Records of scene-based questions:
## START

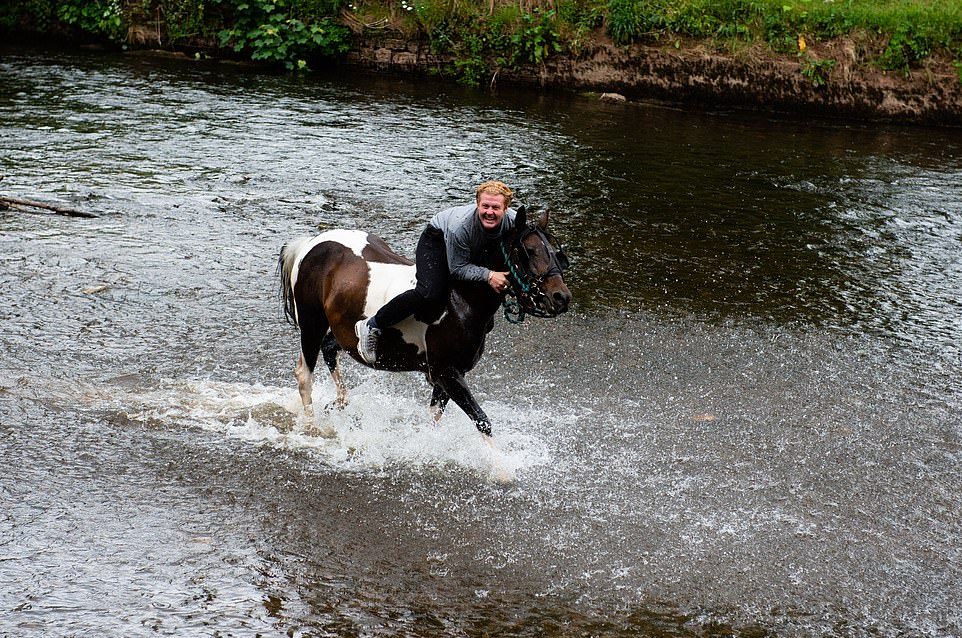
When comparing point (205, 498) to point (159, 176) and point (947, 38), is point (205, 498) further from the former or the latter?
point (947, 38)

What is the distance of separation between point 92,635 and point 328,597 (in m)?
1.26

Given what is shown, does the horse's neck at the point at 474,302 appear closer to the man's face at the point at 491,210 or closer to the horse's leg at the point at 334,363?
the man's face at the point at 491,210

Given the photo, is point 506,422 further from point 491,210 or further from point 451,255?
point 491,210

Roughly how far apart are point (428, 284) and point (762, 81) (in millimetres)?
15975

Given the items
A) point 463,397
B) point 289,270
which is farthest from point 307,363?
point 463,397

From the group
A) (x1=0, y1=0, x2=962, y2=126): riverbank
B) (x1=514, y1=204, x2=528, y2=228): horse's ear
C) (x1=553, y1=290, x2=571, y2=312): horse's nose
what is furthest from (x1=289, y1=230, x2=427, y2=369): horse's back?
(x1=0, y1=0, x2=962, y2=126): riverbank

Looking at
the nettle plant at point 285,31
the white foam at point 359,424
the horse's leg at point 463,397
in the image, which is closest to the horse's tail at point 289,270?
the white foam at point 359,424

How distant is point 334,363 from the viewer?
812 centimetres

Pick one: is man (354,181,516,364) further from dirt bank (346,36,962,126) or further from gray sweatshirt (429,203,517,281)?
dirt bank (346,36,962,126)

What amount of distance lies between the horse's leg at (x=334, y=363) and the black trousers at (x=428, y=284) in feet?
4.26

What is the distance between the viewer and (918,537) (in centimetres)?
636

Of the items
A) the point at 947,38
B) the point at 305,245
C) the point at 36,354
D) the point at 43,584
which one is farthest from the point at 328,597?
the point at 947,38

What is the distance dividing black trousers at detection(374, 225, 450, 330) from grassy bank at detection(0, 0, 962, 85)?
15.9 metres

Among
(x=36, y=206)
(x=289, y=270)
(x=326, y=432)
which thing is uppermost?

## END

Prompt:
Copy the lines of the material word for word, beginning with the line that contains "What is the distance between" and continuing through the last line of the material.

Result of this task:
What is the distance between the viewer and (918,537) (in centimetres)?
636

Of the items
A) the point at 947,38
B) the point at 305,245
C) the point at 36,354
D) the point at 43,584
which one is farthest from the point at 328,597?
the point at 947,38

What is the distance dividing black trousers at detection(374, 225, 450, 330) from grassy bank at detection(0, 0, 962, 85)?
15.9 metres

Among
(x=36, y=206)
(x=289, y=270)
(x=326, y=432)
which thing is uppermost?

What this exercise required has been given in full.